By dismantling any objective differences between the sexes, none of Kappa’s single-sex policies, from preventing men from spending the night to promoting and supporting women’s leadership, have meaning or purpose. More than that, as explained by WoLF, if the words “woman” and “female” have no clear meaning, one could question the entire basis by which the government has enacted statutory and regulatory protections for us. 

That’s a bad thing, as these women explain next. 

As hundreds of Kappa alumnae argue in their brief, “Elimination of women-only spaces is profoundly detrimental to women’s safety, well-being, and personal development.” Women, for example, are much less likely to speak up in co-ed environments.

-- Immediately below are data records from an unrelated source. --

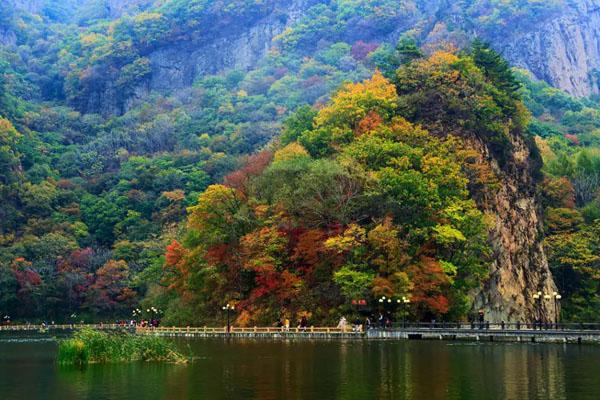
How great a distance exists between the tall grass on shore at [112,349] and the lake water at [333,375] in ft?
3.87

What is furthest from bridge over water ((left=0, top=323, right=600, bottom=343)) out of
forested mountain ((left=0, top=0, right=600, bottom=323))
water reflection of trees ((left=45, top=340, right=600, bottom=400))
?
water reflection of trees ((left=45, top=340, right=600, bottom=400))

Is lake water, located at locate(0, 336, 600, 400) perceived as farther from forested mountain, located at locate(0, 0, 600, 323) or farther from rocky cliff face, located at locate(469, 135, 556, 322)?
rocky cliff face, located at locate(469, 135, 556, 322)

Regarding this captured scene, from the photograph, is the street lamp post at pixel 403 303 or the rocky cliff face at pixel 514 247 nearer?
the street lamp post at pixel 403 303

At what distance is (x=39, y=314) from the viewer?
338 feet

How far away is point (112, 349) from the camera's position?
41.8 meters

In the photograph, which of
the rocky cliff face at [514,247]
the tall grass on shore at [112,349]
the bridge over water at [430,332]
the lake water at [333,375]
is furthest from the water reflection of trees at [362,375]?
the rocky cliff face at [514,247]

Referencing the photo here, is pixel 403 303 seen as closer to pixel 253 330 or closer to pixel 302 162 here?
pixel 253 330

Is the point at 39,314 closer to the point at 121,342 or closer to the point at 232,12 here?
the point at 121,342

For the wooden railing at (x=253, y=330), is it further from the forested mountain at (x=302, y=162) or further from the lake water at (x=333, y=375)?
the lake water at (x=333, y=375)

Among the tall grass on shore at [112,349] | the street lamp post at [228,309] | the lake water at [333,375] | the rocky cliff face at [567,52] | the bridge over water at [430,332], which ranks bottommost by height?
the lake water at [333,375]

And women are more than twice as likely to take on a leadership role in single-sex environments than in co-ed environments. 

But that’s not all. Each of the women’s groups explains that single-sex environments are critical for safety too. Men are, on the whole, far more likely than women to commit violent crime. This reality doesn’t dissipate just because a male identifies as something different.

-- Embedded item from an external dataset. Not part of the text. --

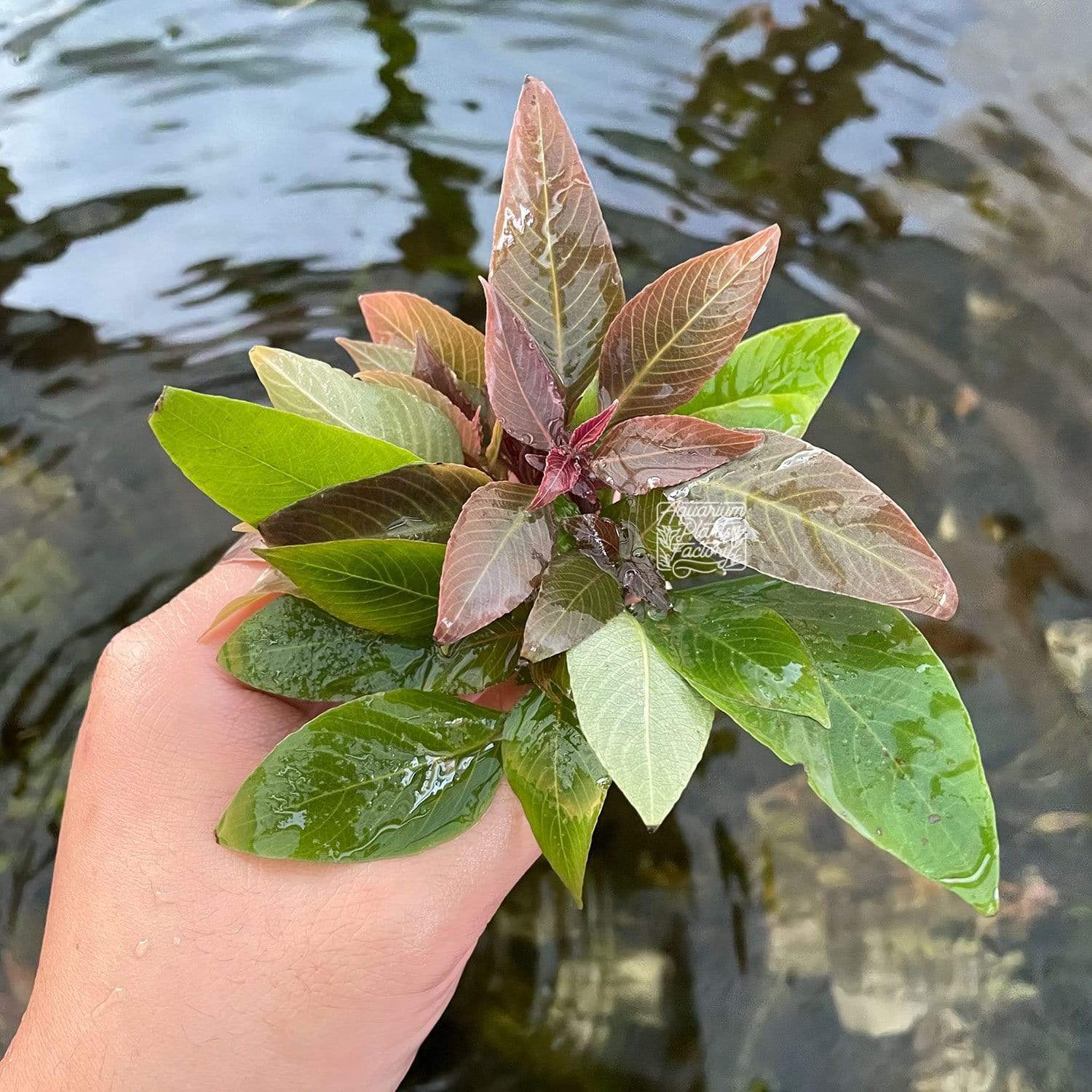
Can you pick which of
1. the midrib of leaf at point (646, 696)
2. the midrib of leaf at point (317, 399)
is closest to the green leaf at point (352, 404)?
the midrib of leaf at point (317, 399)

National feminist groups, Women’s Declaration International (WDI) and Women’s Liberation Front (WoLF), not to mention hundreds of Kappa alumnae, sided with the young women seeking single-sex association. Their messages should resonate with all of us.

In fact, men who identify as women are equally or more likely to commit crime than the male population at large. In a long-range Swedish study, of two groups of trans-identified men, one was just as likely as the male population to commit crime and the other was more likely. 

Don’t be fooled by the corporate and political strivers hoping their incomprehensible sex-confused messaging will benefit their own careers and personal lives. They don’t buy it themselves, and they haven’t considered the consequences. 

The women who have given this a moment’s thought are standing up to say that redefining “woman” to include man is the effective erasure of women as a separate class worthy of dignity and respect. And we won’t stop. The truth deserves to be heard, and if it is, the truth will win.